#### Text extract ####

Figure 5 illustrates in greater detail the forwarding data structures stored 
in system memory at 501, and illustrates the packet forwarding ingress and 
egress processing method at 502. The data structure elements and ingress and 
egress processing are described in greater detail in a specific embodiment of the 
present invention described later in this document in greater detail 

While the hardware forwarding engine on the IP Service Generator 
provides the fundamental packet forwarding functions and capability, IPNOS, or 
any other network operating system, needs to be able to take advantage of this 
capability to relieve itself of the burden of providing the basic forwarding and 
other IP services. The Packet Forwarding Engine Driver (PFED) API provides 
IPNOS a flexible interface to the PFE hardware.

#### Raw data ####

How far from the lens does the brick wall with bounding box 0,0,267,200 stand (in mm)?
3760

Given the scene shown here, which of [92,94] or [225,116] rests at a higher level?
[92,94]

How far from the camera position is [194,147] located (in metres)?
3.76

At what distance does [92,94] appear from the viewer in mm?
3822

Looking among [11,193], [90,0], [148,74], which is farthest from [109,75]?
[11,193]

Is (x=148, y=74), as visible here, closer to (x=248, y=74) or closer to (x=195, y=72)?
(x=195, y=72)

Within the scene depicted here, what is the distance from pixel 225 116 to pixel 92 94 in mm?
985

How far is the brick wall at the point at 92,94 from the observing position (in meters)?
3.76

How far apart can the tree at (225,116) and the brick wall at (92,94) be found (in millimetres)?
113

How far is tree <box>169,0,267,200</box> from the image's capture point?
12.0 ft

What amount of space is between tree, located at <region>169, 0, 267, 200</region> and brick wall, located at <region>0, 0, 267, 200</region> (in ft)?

####

What you will do:
a - Please reproduce the packet forwarding passage between "While the hardware" and "the PFE hardware.", inclusive.
b - Resume the packet forwarding passage, starting right after its final sentence.

In response:
a -
While the hardware forwarding engine on the IP Service Generator 
provides the fundamental packet forwarding functions and capability, IPNOS, or 
any other network operating system, needs to be able to take advantage of this 
capability to relieve itself of the burden of providing the basic forwarding and 
other IP services. The Packet Forwarding Engine Driver (PFED) API provides 
IPNOS a flexible interface to the PFE hardware.

b -
The Hardware Forwarding Engine can operate either in Prefix mode or 
Flow mode. In prefix mode the forwarding is based on some number of bits of 
the destination IP address of packet itself; no other IP services such as filtering 
are available. In Flow mode, the forwarding is still based on the destination 
address but, for the purpose of providing IP services, packets are classified into 
"flows," a flow being characterized by many parameters associated with it.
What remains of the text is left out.